PVNet: A LRCN Architecture for Spatio-Temporal Photovoltaic PowerForecasting from Numerical Weather Prediction
Johan Mathe, Nina Miolane, Nicolas Sebastien, Jeremie Lequeux
TL;DR
This work tackles the challenge of day-ahead PV power forecasting at a country scale by introducing PVNet, a spatiotemporal LRCN that fuses dense NWP fields and physical-model outputs with historical PV data. The model employs a CNN to extract spatial features from NWP inputs and a BiLSTM to capture temporal dynamics over a sliding window of size $T=8$, predicting the horizon at $t_{forecast}=24$ h (and $48$ h) using data windows aligned to NOAA GFS predictions. Compared with persistence and prior state-of-the-art approaches, PVNet delivers notable improvements in RMSE and nRMSE for Germany-wide PV output, and an occlusion sensitivity analysis provides location-dependent insights into variable importance (irradiance, cloud cover, clear sky, persistence, temperature).
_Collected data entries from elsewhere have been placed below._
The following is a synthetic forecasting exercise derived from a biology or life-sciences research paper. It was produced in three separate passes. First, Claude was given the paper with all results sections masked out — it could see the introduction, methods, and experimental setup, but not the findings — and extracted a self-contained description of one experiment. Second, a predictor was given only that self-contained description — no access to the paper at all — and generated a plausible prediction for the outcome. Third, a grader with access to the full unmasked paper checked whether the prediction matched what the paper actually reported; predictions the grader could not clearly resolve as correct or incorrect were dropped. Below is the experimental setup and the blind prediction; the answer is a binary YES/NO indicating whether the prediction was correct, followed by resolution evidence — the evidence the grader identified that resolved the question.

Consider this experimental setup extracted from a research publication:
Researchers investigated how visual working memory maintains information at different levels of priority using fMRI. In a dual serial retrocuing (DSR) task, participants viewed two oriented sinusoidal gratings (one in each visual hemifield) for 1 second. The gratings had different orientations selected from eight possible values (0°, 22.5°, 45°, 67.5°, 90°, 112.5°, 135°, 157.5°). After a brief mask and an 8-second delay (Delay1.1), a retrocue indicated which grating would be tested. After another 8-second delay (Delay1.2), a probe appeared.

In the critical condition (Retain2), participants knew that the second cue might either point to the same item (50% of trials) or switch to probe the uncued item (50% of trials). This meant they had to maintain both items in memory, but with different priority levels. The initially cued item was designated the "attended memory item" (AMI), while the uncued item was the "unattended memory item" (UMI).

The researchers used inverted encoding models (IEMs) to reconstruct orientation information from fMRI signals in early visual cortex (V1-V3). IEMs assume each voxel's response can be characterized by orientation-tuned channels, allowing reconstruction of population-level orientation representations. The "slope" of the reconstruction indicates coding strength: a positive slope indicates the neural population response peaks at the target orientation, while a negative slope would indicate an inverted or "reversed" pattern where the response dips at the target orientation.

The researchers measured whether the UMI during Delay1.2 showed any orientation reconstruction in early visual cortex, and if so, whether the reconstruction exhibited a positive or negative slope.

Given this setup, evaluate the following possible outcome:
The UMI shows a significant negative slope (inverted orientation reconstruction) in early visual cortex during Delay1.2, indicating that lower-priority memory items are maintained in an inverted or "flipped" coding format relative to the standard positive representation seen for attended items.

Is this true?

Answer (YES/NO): YES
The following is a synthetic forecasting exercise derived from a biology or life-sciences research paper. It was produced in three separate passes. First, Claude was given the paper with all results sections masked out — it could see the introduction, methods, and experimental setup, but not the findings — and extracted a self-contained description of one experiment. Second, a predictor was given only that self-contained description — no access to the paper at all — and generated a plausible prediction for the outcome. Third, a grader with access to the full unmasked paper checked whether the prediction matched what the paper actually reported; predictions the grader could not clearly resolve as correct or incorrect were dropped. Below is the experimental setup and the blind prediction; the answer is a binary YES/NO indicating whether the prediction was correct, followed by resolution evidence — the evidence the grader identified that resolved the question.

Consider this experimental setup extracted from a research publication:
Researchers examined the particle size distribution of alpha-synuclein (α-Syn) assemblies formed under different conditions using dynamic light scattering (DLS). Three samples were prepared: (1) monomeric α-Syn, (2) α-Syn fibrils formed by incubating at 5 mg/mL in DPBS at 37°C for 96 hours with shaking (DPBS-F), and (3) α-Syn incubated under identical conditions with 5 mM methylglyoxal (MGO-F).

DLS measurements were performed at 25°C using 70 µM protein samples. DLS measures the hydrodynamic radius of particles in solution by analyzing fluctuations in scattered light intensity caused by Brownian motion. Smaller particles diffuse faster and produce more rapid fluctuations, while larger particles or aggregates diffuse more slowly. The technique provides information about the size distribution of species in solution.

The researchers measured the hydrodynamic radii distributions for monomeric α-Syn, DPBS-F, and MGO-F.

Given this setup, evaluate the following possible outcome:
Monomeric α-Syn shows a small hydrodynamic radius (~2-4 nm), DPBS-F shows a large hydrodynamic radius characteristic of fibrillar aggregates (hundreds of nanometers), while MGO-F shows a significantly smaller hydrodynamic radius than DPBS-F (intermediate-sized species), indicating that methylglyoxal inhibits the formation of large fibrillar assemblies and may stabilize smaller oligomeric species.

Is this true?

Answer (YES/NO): NO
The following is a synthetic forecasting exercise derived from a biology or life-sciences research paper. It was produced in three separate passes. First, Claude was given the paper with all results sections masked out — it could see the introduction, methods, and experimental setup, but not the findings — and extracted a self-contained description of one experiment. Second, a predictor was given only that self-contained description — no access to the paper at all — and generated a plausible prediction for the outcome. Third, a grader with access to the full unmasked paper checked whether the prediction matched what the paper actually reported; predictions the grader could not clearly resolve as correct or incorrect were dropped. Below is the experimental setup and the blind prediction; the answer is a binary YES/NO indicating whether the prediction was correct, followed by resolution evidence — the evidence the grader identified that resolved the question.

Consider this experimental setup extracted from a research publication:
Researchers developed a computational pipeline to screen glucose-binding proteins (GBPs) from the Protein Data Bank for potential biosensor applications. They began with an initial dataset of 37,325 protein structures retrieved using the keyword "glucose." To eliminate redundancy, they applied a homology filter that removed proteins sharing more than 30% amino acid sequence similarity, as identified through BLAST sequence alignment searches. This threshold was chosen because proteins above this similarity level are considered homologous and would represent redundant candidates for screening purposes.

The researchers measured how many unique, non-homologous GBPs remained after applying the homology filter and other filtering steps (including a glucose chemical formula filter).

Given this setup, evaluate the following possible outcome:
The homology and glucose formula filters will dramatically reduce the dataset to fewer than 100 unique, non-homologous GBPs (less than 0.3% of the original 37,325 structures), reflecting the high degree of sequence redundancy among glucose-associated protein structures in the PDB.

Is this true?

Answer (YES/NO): NO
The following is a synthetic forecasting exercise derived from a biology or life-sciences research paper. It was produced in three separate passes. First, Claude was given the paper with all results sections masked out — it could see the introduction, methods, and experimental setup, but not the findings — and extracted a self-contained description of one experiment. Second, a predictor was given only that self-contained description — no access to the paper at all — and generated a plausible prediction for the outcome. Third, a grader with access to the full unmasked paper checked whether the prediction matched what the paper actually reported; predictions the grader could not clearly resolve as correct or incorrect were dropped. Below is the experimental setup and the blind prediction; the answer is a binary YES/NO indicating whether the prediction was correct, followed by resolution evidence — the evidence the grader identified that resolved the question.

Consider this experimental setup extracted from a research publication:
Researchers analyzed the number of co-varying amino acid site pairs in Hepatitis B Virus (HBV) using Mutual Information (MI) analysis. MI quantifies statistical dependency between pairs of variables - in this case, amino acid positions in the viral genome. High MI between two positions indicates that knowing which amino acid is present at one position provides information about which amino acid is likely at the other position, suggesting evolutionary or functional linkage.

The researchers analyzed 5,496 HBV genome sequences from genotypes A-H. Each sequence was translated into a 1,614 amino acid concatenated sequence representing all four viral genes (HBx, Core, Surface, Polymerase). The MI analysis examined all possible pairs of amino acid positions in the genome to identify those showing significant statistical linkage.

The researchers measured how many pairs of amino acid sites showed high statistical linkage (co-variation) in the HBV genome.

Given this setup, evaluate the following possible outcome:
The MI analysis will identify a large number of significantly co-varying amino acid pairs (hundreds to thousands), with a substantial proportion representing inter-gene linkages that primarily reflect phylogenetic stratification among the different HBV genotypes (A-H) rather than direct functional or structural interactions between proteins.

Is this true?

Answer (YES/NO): NO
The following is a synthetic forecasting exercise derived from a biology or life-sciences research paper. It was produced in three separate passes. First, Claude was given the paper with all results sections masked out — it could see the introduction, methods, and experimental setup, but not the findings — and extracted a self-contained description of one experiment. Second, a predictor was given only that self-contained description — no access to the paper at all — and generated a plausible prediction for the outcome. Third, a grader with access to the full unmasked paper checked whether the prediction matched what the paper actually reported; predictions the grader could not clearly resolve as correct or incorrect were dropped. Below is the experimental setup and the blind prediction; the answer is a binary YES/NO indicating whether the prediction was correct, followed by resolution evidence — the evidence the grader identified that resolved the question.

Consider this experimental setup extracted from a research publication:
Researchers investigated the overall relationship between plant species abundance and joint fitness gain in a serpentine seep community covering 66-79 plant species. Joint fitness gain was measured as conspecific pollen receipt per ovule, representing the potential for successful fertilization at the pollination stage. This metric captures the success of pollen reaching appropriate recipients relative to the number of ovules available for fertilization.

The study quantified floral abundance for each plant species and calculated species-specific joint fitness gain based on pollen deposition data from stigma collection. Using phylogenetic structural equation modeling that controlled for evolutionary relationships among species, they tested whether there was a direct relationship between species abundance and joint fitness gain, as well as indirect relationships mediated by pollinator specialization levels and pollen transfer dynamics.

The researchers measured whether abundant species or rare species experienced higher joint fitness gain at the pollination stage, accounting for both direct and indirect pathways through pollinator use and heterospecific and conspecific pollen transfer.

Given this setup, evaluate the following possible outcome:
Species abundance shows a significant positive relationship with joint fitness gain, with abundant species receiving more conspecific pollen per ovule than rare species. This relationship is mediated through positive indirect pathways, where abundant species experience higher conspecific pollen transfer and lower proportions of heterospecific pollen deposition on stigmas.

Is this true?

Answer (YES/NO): NO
The approach enhances grid integration planning by offering more accurate, interpretable, and region-specific forecasts, with guidance for extending the method to additional spatial data sources and interpolation schemes in future work.
Abstract
Photovoltaic (PV) power generation has emerged as one of the lead renewable energy sources. Yet, its production is characterized by high uncertainty, being dependent on weather conditions like solar irradiance and temperature. Predicting PV production, even in the 24-hour forecast, remains a challenge and leads energy providers to left idling - often carbon emitting - plants. In this paper, we introduce a Long-Term Recurrent Convolutional Network using Numerical Weather Predictions (NWP) to predict, in turn, PV production in the 24-hour and 48-hour forecast horizons. This network architecture fully leverages both temporal and spatial weather data, sampled over the whole geographical area of interest. We train our model on an NWP dataset from the National Oceanic and Atmospheric Administration (NOAA) to predict spatially aggregated PV production in Germany. We compare its performance to the persistence model and state-of-the-art methods.